§ Excerpt to read

Future of Work and Agility

Blog: The Future at Work: A Unilever Case Study

  • June 28, 2022

What lessons can be learned from their change in strategy?

Nick Dalton, former Executive Vice President of HR at Unilever, attended a CRF Talent, Leadership and Learning Community event and shared several insights into their Future of Work projects.

Unilever found itself facing a paradox: how could it be a purpose-driven organisation, speaking out about sustainability and purpose to investors on a Tuesday, but then on Thursday potentially making thousands of redundancies as the company adapted to technology-driven changes?

They wanted to address this, and thinking eventually aligned around three themes:

  1. Changing the way they change – the company moved from a more paternalistic to a more adult-to-adult approach, with a focus on involving employees earlier.
  2. Future-fit planning/lifelong learning – the company sought to align learning, development opportunities and future skills. Key questions included: what are the changes and how do we prepare the workforce well in advance? How do we become more anticipatory and strategic?
  3. New models of employment – the company asked what new employment contracts would look like. Unilever was clear that it did not want to move into a gig economy model that was fundamentally exploitative; instead, they sought ways to have flexibility with security.

More broadly, Nick shared his thinking on how change management has evolved over time: “we used to have a paternalistic strategy – ‘don’t worry, we’ll look after you’. Then we moved to a power strategy – ‘do as you’re told’. There was then a shift to a process strategy, wherein the emphasis was on following procedures to manage change. This shifted to a transformational strategy – ‘I will share my vision and you will follow me’ – but this strategy inspires little trust when ‘change’ means losing one’s job.”

Putting people in the spotlight

Nick argues that companies are now moving toward a people-centred strategy – starting with the individual rather than the organisation in order to build trust.

§ Data rows
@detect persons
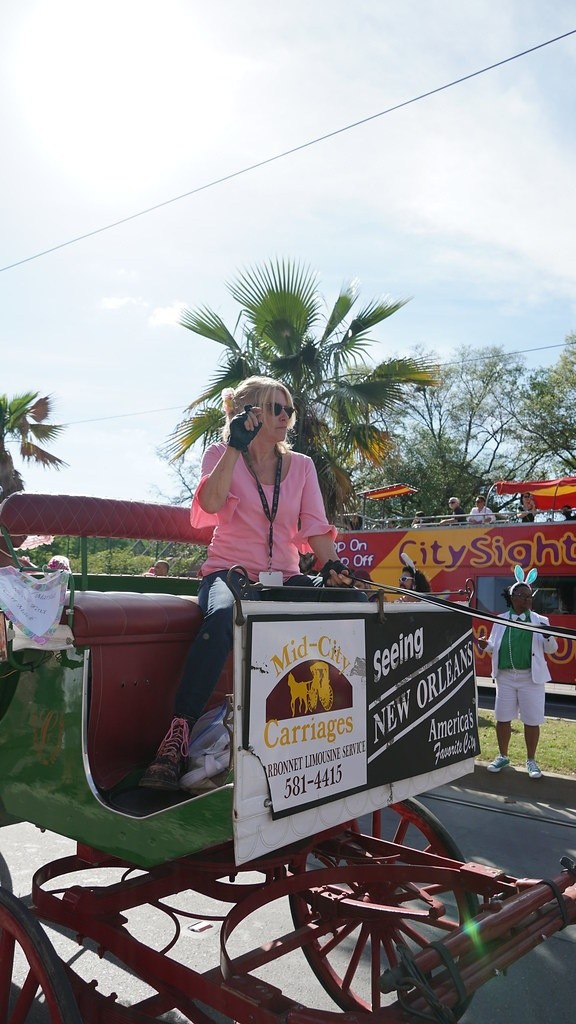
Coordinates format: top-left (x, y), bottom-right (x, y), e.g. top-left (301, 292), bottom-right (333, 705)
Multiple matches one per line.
top-left (354, 570), bottom-right (380, 602)
top-left (439, 497), bottom-right (467, 526)
top-left (477, 580), bottom-right (558, 779)
top-left (47, 555), bottom-right (73, 573)
top-left (397, 565), bottom-right (430, 602)
top-left (135, 374), bottom-right (368, 793)
top-left (517, 492), bottom-right (537, 522)
top-left (467, 497), bottom-right (496, 525)
top-left (154, 559), bottom-right (169, 575)
top-left (346, 515), bottom-right (362, 530)
top-left (385, 518), bottom-right (401, 528)
top-left (410, 510), bottom-right (428, 527)
top-left (561, 505), bottom-right (576, 520)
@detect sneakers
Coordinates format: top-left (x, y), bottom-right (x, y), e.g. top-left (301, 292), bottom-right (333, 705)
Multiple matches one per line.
top-left (526, 760), bottom-right (541, 778)
top-left (487, 754), bottom-right (510, 772)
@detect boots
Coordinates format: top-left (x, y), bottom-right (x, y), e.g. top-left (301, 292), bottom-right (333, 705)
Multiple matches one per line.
top-left (138, 713), bottom-right (196, 791)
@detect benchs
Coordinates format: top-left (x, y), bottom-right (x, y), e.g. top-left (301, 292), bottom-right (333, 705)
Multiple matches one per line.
top-left (0, 494), bottom-right (233, 788)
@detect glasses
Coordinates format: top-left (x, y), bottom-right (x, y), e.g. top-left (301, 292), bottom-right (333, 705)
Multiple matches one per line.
top-left (512, 593), bottom-right (534, 600)
top-left (448, 502), bottom-right (456, 504)
top-left (524, 495), bottom-right (530, 498)
top-left (399, 576), bottom-right (413, 582)
top-left (260, 402), bottom-right (293, 419)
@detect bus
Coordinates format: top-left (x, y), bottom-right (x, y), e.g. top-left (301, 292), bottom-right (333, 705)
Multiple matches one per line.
top-left (298, 477), bottom-right (576, 699)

§ Objective A
In the Unilever case study, what kind of employment model did Unilever say it did not want to move into?
§ Objective B
Render this sentence from the Unilever case study in Spanish: "Nick argues that companies are now moving toward a people-centred strategy – starting with the individual rather than the organisation in order to build trust."
§ Objective C
Write out the part of the Unilever case study starting with "Nick Dalton, former" and going on through "involving employees earlier.".
The data has no connection to the Unilever case study.

§ Written reply A
A gig economy model that was fundamentally exploitative.

§ Written reply B
Nick sostiene que las empresas avanzan ahora hacia una estrategia centrada en las personas, que parte del individuo en lugar de la organización para generar confianza.

§ Written reply C
Nick Dalton, former Executive Vice President of HR at Unilever, attended a CRF Talent, Leadership and Learning Community event and shared several insights into their Future of Work projects.

Unilever found itself facing a paradox: how could it be a purpose-driven organisation, speaking out about sustainability and purpose to investors on a Tuesday, but then on Thursday potentially making thousands of redundancies as the company adapted to technology-driven changes?

They wanted to address this, and thinking eventually aligned around three themes:

  1. Changing the way they change – the company moved from a more paternalistic to a more adult-to-adult approach, with a focus on involving employees earlier.